# ESERCIZIO 1
Rispondi alle domande sull'articolo sui combustibili fossili:
(a) In quale mese la pandemia è esplosa gravemente in Europa?
(b) Quale soglia di contagi nel mondo è stata superata?
(c) Con quale materiale sono realizzate molte delle migliori mascherine?
# ESERCIZIO 2
Secondo l'articolo sui combustibili fossili, perché intere nazioni hanno messo le loro vite in lockdown? Rispondi in una o due frasi.
# ESERCIZIO 3
Prosegui l'articolo sui combustibili fossili dal punto in cui si interrompe.

# ESTRATTO DEL TESTO
◇ ◇ ◇
Altro che clima, dalle mascherine all’energia che alimenta ospedali e smart working: per combattere il Coronavirus, il mondo si affida ai combustibili fossili

Con lo scoppio dell'emergenza Coronavirus, il mondo si è ritrovato a chiedere prodotti dei combustibili fossili e le preoccupazioni per il loro impatto ambientale non hanno avuto tanto risalto
MeteoWeb

Dal mese di febbraio, la nostra vita è stata stravolta dallo scoppio dell’emergenza coronavirus, quella che prima sembrava una realtà lontana da noi, confinata alla Cina e più in generale all’Asia. Nel mese di marzo, la pandemia è esplosa gravemente in Europa e ha interessato anche gli Stati Uniti, che in pochi giorni sono diventati il Paese con più contagiati al mondo.

Ora è stata superata la soglia di un milione di contagi nel mondo e la metà della popolazione mondiale è in quarantena, mentre i Paesi cercano di arginare il più possibile la diffusione del contagio. Intere nazioni, tra cui l’Italia, hanno messo le loro vite in lockdown nel tentativo di praticare il distanziamento sociale come misura per interrompere le catene di trasmissione.

In questo momento senza precedenti, evidenzia un articolo di Daniel Markind per Forbes, il mondo ha fatto ritorno ai combustibili fossili, quelli che fino a pochi mesi fa erano considerati la rovina del pianeta Terra per le loro emissioni inquinanti e per i loro effetti sul clima. All’improvviso, il mondo si è ritrovato a chiedere prodotti dei combustibili fossili e le preoccupazioni per il loro impatto ambientale non hanno avuto tanto risalto. Pensando alla produzione di mascherine e altri dispositivi di protezione, ora più che mai indispensabili negli ospedali e tra la popolazione del mondo, molte delle migliori mascherine sono realizzate in polipropilene, un prodotto dei combustibili fossili. Quelle di carta sono ovviamente meno efficaci e il personale sanitario in tutto il mondo sta già pagando a caro prezzo il lavoro in prima linea per pensare di poter fare a meno dell’efficacia delle mascherine.
◇ ◇ ◇
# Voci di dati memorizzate
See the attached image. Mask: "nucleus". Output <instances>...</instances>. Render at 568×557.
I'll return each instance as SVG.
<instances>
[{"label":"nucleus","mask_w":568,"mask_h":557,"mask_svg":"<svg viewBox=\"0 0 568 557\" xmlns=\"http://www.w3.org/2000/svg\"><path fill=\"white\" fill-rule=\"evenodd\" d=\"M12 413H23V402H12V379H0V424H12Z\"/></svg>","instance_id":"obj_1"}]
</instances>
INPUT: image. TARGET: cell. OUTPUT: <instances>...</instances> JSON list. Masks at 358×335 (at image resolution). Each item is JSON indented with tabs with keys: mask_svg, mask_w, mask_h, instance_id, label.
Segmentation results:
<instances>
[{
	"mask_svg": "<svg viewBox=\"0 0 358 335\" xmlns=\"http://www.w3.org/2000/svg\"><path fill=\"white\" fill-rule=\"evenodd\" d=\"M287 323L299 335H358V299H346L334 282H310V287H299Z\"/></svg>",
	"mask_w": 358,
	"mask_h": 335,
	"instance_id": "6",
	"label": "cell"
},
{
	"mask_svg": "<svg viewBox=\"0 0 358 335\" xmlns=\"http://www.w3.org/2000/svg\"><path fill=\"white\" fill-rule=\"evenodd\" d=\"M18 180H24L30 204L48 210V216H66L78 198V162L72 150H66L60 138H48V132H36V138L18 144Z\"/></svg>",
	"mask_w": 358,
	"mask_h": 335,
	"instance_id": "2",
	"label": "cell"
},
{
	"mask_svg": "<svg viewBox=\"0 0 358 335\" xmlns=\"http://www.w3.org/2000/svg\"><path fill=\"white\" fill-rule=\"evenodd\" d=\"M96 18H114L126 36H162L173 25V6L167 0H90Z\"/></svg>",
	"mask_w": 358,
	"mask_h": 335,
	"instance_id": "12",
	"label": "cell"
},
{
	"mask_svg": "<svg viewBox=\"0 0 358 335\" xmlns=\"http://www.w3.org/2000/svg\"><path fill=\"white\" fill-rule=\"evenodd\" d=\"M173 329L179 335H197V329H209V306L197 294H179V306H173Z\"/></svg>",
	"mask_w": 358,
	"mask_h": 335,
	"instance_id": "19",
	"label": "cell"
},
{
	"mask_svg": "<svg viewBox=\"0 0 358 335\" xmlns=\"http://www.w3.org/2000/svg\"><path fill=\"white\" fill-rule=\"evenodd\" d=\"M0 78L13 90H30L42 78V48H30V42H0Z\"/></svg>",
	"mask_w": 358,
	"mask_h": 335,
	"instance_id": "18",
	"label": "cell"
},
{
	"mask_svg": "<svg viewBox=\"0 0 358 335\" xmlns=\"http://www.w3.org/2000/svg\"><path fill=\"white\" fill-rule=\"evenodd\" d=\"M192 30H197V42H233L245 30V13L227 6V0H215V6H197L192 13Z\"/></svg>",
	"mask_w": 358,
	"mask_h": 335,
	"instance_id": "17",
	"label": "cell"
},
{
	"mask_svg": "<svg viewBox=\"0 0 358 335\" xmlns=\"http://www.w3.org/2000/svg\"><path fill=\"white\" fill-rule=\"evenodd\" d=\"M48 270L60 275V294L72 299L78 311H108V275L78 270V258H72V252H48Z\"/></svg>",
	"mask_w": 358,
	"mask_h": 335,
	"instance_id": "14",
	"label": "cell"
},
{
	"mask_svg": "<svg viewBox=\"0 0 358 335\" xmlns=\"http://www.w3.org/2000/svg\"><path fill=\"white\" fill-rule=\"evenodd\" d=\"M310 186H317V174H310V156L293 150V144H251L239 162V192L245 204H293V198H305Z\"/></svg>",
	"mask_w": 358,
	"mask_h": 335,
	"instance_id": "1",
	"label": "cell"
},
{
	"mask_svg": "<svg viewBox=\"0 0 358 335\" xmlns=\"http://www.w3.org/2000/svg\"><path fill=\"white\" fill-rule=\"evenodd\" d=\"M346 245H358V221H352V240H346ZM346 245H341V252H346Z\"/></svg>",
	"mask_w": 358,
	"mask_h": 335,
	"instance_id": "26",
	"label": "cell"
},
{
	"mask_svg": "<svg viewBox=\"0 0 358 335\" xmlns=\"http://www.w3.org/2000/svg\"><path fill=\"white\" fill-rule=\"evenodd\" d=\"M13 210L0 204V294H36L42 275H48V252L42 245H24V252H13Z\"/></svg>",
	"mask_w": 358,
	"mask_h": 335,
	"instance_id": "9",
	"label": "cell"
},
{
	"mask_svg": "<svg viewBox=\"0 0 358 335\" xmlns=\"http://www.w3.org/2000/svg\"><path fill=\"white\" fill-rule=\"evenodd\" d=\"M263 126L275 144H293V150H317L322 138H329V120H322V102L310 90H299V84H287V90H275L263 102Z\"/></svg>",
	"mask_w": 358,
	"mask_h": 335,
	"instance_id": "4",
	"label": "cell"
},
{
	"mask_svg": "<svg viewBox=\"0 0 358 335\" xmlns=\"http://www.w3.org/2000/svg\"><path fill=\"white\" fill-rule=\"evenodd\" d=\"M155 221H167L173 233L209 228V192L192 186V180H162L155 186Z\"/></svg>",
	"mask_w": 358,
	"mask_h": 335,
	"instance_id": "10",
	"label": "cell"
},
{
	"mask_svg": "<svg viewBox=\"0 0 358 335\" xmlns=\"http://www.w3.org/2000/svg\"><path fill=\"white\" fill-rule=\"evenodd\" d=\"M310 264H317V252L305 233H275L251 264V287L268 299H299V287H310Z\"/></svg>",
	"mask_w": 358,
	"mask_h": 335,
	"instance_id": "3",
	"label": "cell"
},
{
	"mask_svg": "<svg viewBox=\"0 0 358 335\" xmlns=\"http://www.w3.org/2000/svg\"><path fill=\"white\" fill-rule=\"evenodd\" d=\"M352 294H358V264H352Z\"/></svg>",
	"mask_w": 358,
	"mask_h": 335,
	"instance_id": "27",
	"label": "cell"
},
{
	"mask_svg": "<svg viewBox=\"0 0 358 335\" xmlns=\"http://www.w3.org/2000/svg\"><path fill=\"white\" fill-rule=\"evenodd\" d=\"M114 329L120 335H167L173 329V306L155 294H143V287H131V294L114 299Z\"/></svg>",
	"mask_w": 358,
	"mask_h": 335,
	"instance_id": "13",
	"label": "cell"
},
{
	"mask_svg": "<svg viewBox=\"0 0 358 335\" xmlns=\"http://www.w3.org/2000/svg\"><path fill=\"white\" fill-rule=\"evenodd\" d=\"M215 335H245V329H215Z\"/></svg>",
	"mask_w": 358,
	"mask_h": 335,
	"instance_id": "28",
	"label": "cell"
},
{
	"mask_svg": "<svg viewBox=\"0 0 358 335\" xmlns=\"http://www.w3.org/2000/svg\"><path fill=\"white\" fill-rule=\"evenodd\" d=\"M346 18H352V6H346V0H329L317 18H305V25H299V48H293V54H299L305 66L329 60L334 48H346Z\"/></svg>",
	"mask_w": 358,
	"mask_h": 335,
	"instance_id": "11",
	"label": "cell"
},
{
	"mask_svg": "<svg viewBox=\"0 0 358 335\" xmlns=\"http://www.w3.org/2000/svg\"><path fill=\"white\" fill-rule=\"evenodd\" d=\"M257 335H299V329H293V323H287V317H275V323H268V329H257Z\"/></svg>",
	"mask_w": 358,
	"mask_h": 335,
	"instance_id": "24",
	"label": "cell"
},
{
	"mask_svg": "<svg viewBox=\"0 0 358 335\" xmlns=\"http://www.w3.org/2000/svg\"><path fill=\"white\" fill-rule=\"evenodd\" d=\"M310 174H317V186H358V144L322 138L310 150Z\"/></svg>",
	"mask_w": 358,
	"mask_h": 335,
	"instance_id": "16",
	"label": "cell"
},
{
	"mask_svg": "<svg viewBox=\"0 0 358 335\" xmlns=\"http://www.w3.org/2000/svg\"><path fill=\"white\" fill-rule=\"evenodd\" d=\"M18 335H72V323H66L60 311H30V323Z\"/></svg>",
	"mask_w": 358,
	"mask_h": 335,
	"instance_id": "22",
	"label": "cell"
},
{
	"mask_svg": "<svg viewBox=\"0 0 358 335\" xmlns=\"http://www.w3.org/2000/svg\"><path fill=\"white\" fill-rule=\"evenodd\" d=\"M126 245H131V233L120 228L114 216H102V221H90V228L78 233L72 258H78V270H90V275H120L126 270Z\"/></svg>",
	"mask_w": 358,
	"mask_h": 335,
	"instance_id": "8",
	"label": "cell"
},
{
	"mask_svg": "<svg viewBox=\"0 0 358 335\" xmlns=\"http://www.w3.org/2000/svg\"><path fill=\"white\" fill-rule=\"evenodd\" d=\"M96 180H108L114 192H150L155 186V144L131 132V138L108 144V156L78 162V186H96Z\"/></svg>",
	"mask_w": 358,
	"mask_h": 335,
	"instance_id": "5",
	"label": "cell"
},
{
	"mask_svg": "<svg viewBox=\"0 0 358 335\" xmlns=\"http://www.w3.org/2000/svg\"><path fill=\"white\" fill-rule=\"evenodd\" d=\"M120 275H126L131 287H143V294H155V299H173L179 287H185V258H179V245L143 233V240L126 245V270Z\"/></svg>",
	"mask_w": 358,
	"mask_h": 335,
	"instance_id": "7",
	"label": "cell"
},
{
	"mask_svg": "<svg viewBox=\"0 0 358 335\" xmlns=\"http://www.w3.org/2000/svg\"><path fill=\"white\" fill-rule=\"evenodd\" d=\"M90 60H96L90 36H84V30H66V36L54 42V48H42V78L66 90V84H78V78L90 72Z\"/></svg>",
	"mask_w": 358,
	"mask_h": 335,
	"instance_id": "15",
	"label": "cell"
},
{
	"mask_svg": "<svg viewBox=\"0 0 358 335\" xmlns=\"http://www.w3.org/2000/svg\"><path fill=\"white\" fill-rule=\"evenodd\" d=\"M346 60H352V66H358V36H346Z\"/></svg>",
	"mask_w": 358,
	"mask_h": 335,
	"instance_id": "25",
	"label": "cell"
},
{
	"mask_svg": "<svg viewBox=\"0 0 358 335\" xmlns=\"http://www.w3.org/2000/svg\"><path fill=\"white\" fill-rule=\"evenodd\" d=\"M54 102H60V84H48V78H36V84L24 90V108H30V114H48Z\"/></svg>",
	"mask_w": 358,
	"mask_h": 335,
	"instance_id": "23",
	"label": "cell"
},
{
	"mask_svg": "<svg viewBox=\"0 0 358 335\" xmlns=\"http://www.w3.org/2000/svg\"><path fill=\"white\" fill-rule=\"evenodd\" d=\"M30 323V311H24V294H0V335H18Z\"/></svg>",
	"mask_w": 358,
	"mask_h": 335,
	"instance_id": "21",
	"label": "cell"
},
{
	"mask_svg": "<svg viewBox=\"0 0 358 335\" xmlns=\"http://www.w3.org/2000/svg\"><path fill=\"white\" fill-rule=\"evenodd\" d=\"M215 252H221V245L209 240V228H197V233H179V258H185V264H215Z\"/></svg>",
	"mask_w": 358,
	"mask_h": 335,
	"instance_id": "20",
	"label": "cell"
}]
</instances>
◇ ◇ ◇
# SOLUZIONE ESERCIZIO 1
(a) Nel mese di marzo.
(b) La soglia di un milione di contagi.
(c) Con il polipropilene, un prodotto dei combustibili fossili.

# SOLUZIONE ESERCIZIO 2
Intere nazioni, tra cui l'Italia, hanno messo le loro vite in lockdown per praticare il distanziamento sociale. Questa era la misura scelta per interrompere le catene di trasmissione del contagio.

# SOLUZIONE ESERCIZIO 3
Inoltre, con l’emergenza coronavirus, stiamo assistendo al ritorno delle buste di plastica nei supermercati. Prima della pandemia, molti supermercati avevano annunciato che avrebbero smesso di utilizzare buste di plastica. Ma ovviamente, le buste di plastica monouso sono di gran lunga più pulite di altri tipi di busta che le persone tengono a casa, poi portano al supermercato e di nuovo a casa, trasportando tutti i germi potenzialmente raccolti. Ora non solo i supermercati stanno tornando alle buste di plastica che si basano sui combustibili fossili, ma stanno anche vietando quelle riutilizzabili.

Un altro campo in cui si fa ricorso ai combustibili fossili è quello farmaceutico. I combustibili fossili, infatti, sono la base per l’80-90% dei farmaci che utilizziamo. Come per le mascherine, quando ci si trova davanti alla cruda realtà di proteggere un proprio caro attraverso farmaci basati sui combustibili fossili, i cambiamenti climatici sono l’ultimo pensiero.

Non dimentichiamo un altro aspetto fondamentale: lo smart working, quello che sta permettendo a milioni di persone di continuare a lavorare da casa, nonostante la chiusura fisica delle aziende. L’utilizzo dei combustibili fossili ci sta consentendo di avere quella fornitura di energia elettrica di cui abbiamo bisogno sia per lavorare da casa che per prenderci cura dei malati negli ospedali. Le tecnologie solari, eoliche e simili rimangono intermittenti. Senza questo approvvigionamento energetico costante e affidabile, la stragrande maggioranza del quale resta alimentato dai combustibili fossili, il mondo non avrebbe alcuna possibilità di combattere il coronavirus.

Prima di fare quel salto nel mondo sconosciuto di una società che si basa totalmente sull’energia rinnovabile”, conclude Markind nel suo articolo per Forbes, “dovremmo utilizzare questa attuale crisi come modo per infondere un po’ di realismo in un dibattito che per troppo tempo è stato guidato dall’idealismo”.